Stored items
/---

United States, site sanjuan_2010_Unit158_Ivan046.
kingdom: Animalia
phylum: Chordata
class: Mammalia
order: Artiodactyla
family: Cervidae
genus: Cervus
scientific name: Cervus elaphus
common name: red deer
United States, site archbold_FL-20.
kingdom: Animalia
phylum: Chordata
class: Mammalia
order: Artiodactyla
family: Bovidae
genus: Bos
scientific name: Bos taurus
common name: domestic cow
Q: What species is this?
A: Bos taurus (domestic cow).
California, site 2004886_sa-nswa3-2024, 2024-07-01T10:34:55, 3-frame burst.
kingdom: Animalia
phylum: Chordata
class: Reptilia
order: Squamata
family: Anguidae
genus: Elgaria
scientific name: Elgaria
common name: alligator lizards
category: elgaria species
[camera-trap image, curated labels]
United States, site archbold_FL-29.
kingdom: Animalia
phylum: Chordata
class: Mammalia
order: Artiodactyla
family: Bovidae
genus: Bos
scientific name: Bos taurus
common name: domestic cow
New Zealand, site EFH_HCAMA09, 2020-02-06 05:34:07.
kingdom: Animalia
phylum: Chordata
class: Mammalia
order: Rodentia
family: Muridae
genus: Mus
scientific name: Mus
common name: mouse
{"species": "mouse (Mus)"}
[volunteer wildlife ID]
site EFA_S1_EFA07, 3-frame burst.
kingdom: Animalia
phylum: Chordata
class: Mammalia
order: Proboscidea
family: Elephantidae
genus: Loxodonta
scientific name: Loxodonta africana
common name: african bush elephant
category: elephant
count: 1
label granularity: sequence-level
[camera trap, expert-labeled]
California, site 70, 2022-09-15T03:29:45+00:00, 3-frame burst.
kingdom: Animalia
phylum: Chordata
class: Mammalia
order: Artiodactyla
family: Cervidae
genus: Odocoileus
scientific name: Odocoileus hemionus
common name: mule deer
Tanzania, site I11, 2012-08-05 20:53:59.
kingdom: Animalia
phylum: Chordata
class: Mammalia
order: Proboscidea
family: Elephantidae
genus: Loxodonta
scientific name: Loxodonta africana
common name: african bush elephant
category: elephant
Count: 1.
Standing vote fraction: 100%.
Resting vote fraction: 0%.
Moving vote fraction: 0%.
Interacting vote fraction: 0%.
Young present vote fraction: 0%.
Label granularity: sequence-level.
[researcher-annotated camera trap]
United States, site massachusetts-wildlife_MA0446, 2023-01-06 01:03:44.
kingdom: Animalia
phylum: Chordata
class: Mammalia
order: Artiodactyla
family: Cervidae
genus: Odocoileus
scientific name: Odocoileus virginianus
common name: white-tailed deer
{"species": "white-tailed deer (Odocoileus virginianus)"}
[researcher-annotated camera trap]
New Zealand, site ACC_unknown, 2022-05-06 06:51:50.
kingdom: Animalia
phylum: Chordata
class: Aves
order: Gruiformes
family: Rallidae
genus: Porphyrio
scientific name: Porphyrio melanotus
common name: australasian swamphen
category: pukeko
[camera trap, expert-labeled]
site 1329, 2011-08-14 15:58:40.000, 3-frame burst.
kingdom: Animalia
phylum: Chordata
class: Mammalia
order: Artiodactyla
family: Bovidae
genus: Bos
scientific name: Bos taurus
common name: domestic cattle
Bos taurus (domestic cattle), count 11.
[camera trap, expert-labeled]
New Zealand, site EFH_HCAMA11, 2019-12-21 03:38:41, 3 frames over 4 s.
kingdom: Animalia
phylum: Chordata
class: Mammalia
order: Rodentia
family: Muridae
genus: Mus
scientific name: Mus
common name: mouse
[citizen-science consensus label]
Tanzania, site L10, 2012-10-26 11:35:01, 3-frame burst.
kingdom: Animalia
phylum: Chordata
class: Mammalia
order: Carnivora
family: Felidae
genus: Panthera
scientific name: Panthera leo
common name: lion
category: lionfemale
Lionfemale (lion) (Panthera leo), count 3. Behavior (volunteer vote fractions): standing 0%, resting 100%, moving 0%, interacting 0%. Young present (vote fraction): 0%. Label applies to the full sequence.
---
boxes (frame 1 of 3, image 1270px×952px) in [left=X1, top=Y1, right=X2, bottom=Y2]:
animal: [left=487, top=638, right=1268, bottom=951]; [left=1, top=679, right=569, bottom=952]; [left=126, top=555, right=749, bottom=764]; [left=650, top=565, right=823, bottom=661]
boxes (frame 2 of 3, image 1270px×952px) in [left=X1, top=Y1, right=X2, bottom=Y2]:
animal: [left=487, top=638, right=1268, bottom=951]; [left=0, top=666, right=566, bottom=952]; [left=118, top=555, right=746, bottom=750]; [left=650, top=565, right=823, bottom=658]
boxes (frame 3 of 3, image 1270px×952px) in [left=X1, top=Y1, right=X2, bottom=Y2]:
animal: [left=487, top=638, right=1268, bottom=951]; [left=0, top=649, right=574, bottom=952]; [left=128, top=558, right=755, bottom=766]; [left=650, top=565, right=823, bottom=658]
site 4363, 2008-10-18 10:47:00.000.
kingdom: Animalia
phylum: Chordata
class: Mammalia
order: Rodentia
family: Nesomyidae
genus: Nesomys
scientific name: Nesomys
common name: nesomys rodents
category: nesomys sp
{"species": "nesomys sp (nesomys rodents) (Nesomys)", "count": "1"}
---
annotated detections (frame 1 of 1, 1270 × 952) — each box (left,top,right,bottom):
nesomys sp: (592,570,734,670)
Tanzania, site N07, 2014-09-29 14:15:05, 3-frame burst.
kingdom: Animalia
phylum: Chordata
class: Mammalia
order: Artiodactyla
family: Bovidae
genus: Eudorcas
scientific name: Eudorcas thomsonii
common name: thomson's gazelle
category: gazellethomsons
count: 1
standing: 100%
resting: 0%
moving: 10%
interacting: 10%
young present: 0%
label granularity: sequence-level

\---

(Exercise objective): From the records above, copy each line that contains the word "Zealand".

(Response area):
New Zealand, site EFH_HCAMA09, 2020-02-06 05:34:07.
New Zealand, site ACC_unknown, 2022-05-06 06:51:50.
New Zealand, site EFH_HCAMA11, 2019-12-21 03:38:41, 3 frames over 4 s.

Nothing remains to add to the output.